The existing transcription API only accepted byte arrays, which meant loading the entire audio file into memory before making the API call. In 1.2, transcribe() and transcribeAsync() now also accept a Path:

String transcript = service.transcribe(Path.of("/recordings/meeting.mp3"));

For providers that support a files API the file is streamed directly from disk, no intermediate copy and no heap pressure. The byte array overload from 1.1 still works exactly as before.

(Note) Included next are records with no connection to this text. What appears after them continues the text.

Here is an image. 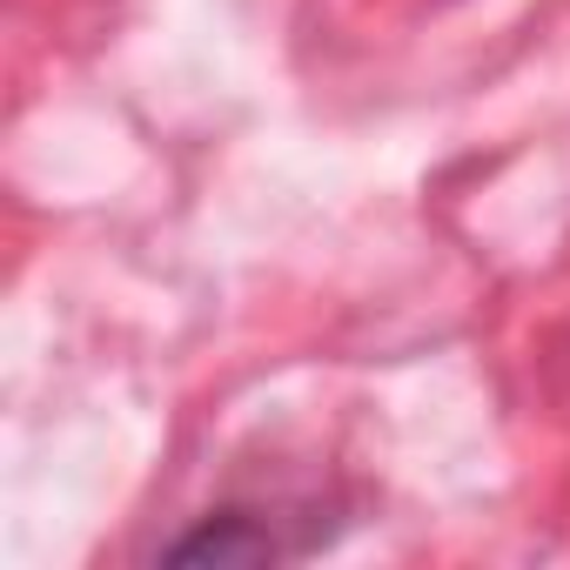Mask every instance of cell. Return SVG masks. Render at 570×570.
Returning a JSON list of instances; mask_svg holds the SVG:
<instances>
[{
	"mask_svg": "<svg viewBox=\"0 0 570 570\" xmlns=\"http://www.w3.org/2000/svg\"><path fill=\"white\" fill-rule=\"evenodd\" d=\"M275 557H282V543L248 510H215L161 550V563H181V570H208V563L215 570H248V563H275Z\"/></svg>",
	"mask_w": 570,
	"mask_h": 570,
	"instance_id": "cell-1",
	"label": "cell"
}]
</instances>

Path-backed File Attachments

The same improvement extends to chat attachments. ChatInput.Builder#attach() now accepts Path arguments alongside the existing byte array support:

var input = ChatInput.newBuilder()
    .message("Summarize this contract.")
    .attach(Path.of("/path/to/contract.pdf"))
    .build();

var summary = service.chat(input);

MIME type detection still reads only the magic bytes rather than assuming it based on the file extension, and the upload itself streams the content from disk. For large PDFs or images this is a meaningful difference, and it requires no change to calling code beyond passing a path instead of a byte array.

History Initialisation

Conversation memory has always lived in ChatOptions, but there was no way to seed it with a prior exchange. In 1.2 the ChatOptions.Builder gains a history() method that accepts an existing message list:

// At the end of a session, persist the history
List<Message> saved = options.getHistory();

// On the next session, restore it
var options = ChatOptions.newBuilder()
    .systemPrompt("You are a helpful assistant.")
    .withMemory()
    .history(saved)
    .build();

var response = service.chat("Where were we?", options);

This makes it straightforward to persist a conversation to a database, load it back on the next session, and hand it straight to the service without any manual message reconstruction.

Getting 1.2

Add the following dependency to your project and you are ready to go:

<dependency>
    <groupId>org.omnifaces</groupId>
    <artifactId>omnihai</artifactId>
    <version>1.2</version>
</dependency>

Feedback and contributions are welcome on the GitHub repository.